Request
Duplicate the entries below word for word, beginning at the line containing "Which appears further" and continuing through the line containing "Answer: the point", with both of those lines included.

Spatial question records
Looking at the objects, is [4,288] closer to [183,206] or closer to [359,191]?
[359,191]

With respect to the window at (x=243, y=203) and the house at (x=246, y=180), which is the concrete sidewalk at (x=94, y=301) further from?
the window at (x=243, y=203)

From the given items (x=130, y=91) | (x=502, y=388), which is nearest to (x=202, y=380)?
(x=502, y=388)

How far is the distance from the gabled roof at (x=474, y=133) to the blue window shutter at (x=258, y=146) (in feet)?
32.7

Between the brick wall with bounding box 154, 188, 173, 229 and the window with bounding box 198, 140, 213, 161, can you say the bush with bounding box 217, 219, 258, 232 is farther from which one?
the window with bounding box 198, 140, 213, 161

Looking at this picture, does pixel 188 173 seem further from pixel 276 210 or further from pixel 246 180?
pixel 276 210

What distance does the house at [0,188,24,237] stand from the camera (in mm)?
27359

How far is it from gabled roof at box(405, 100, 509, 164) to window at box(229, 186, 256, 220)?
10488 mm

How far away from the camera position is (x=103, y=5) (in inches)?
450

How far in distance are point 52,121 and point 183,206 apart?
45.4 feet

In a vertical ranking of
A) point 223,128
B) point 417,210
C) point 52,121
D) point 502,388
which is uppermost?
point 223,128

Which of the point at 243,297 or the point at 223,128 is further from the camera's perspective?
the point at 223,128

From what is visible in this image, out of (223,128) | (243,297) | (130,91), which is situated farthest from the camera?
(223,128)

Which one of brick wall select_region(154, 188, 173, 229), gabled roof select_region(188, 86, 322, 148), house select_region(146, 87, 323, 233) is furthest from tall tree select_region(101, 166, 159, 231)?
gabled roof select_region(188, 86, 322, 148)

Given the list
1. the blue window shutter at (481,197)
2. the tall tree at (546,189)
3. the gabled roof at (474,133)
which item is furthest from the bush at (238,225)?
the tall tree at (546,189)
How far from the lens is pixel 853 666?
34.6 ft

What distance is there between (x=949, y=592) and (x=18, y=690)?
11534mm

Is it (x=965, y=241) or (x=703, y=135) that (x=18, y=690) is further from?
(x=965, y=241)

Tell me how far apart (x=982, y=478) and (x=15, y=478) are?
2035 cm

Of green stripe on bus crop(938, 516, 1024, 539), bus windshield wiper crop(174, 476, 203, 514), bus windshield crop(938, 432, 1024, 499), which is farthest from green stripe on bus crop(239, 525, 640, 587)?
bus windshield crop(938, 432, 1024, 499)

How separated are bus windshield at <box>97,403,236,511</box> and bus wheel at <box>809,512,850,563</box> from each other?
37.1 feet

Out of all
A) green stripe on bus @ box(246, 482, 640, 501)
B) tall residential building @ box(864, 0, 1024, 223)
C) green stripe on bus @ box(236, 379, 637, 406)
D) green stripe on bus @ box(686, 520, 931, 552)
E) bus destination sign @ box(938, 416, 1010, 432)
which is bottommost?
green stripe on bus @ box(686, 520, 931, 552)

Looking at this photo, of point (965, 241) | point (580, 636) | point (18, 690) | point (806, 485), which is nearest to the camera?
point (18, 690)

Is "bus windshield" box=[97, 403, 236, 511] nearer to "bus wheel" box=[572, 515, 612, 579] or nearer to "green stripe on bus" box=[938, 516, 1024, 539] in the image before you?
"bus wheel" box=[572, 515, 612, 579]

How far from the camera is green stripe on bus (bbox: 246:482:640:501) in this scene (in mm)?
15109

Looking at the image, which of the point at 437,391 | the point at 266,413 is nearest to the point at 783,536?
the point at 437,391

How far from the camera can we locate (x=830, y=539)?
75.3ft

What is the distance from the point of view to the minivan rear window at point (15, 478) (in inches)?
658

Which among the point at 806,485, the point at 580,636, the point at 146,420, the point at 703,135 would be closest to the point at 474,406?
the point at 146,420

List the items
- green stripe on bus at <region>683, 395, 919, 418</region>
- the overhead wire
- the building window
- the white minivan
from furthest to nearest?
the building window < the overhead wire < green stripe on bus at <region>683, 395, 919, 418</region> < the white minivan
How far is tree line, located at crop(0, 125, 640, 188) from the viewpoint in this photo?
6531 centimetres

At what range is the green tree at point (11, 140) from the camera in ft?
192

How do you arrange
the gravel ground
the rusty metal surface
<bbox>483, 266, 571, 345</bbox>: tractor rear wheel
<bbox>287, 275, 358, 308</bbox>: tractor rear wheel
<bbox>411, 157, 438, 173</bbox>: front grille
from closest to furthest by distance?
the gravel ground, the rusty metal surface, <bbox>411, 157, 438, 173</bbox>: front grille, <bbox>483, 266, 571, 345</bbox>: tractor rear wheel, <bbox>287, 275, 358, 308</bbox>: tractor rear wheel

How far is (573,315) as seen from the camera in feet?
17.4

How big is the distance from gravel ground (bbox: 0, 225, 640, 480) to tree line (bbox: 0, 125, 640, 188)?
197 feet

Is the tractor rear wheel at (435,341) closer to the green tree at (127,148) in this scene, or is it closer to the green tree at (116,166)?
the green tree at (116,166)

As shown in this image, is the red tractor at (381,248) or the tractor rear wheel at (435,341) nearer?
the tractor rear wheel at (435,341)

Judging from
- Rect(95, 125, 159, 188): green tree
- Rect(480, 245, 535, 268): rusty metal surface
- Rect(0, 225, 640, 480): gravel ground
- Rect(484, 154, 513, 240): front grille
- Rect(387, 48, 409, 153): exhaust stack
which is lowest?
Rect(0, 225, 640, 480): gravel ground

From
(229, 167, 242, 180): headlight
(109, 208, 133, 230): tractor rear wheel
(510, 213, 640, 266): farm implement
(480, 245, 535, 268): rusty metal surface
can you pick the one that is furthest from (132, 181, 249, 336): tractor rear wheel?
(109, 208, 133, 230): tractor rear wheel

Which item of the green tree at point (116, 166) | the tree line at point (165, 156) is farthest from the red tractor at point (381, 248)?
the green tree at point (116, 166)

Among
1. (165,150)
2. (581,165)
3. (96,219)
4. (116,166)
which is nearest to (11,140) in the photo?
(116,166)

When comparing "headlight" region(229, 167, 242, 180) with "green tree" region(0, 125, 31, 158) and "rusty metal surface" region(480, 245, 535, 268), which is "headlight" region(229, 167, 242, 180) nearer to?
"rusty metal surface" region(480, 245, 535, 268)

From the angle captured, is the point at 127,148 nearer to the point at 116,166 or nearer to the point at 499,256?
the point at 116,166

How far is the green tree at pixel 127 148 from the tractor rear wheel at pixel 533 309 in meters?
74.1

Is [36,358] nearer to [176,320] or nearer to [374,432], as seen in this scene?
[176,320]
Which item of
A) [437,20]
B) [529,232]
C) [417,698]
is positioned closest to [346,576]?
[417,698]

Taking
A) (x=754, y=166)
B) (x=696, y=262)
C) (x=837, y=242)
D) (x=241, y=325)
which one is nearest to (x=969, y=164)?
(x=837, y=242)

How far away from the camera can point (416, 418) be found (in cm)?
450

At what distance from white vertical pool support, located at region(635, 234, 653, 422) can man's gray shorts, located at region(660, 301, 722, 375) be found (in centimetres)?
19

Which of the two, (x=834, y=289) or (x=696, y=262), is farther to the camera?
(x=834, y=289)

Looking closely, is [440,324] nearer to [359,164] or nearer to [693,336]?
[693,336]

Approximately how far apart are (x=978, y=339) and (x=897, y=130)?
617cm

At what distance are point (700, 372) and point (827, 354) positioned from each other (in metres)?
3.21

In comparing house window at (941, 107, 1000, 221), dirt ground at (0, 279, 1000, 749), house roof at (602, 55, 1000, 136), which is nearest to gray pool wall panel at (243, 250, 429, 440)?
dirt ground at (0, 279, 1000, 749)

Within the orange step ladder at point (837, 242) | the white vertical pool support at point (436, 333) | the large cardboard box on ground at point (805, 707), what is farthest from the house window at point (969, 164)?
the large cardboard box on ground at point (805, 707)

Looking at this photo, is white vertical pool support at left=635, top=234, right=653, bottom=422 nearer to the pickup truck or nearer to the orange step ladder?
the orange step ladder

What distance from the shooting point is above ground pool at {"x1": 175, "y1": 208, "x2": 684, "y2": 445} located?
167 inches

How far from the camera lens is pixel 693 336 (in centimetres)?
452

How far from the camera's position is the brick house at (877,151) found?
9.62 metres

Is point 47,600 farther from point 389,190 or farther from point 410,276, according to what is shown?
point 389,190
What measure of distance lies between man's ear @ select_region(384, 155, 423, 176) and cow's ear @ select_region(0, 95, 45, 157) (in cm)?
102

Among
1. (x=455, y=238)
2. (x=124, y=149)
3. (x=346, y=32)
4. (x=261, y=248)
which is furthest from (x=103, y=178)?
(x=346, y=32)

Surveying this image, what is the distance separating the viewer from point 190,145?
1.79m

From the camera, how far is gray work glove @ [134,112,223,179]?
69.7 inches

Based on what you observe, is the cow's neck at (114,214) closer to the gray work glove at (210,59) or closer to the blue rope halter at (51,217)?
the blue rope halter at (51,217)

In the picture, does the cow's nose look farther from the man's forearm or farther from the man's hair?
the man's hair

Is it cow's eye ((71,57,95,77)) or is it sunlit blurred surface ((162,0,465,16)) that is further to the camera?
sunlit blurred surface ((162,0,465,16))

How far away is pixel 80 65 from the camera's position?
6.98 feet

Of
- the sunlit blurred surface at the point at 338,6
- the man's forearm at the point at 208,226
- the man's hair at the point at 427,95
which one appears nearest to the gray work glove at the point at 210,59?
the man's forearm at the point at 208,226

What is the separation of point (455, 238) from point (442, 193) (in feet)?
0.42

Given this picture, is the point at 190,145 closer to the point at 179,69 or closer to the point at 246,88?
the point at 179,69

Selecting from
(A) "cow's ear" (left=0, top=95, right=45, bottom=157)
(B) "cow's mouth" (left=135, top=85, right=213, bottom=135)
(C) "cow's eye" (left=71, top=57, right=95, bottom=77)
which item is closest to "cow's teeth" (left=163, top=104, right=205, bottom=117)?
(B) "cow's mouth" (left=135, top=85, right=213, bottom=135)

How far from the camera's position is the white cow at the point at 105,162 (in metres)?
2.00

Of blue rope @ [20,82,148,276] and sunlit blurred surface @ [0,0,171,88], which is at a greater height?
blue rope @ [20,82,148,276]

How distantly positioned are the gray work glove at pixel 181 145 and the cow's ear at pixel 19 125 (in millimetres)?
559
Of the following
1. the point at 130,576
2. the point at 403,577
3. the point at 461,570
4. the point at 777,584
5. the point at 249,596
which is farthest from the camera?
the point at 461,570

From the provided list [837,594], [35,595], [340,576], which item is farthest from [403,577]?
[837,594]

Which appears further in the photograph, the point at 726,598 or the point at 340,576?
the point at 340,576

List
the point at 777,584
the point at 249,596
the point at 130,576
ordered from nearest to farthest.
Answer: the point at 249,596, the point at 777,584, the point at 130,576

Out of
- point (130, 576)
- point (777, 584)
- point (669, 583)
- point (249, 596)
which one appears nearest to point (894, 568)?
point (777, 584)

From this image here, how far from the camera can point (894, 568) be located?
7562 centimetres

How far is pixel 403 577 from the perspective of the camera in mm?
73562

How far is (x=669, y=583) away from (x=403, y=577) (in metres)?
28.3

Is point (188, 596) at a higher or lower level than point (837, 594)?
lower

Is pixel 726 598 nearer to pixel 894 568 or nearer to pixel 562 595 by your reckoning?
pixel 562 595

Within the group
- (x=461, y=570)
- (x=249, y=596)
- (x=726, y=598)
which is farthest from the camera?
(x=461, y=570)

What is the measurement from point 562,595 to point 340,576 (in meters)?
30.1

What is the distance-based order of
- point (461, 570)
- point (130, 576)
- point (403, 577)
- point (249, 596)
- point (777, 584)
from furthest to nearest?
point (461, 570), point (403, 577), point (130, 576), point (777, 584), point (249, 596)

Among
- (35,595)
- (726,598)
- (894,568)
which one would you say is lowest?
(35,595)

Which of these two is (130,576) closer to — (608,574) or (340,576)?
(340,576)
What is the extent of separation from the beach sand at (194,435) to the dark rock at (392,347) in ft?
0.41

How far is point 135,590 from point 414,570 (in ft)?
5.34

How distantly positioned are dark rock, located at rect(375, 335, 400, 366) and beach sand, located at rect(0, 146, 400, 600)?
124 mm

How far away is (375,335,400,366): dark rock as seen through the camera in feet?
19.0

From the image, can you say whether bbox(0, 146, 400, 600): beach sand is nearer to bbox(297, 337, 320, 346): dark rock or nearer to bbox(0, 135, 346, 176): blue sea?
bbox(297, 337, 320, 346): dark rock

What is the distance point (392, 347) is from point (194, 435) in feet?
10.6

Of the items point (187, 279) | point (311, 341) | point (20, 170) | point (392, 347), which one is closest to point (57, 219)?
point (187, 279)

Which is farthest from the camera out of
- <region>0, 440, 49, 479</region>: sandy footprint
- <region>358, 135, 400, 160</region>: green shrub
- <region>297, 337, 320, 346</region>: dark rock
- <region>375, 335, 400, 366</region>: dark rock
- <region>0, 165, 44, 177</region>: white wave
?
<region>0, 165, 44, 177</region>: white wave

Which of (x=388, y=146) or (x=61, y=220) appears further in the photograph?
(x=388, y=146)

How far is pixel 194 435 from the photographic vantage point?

Exercise response
Which appears further in the photograph, the point at 726,598 or the point at 340,576?
the point at 340,576

List
the point at 777,584
the point at 249,596
the point at 130,576
ordered from nearest to farthest.
Answer: the point at 249,596, the point at 777,584, the point at 130,576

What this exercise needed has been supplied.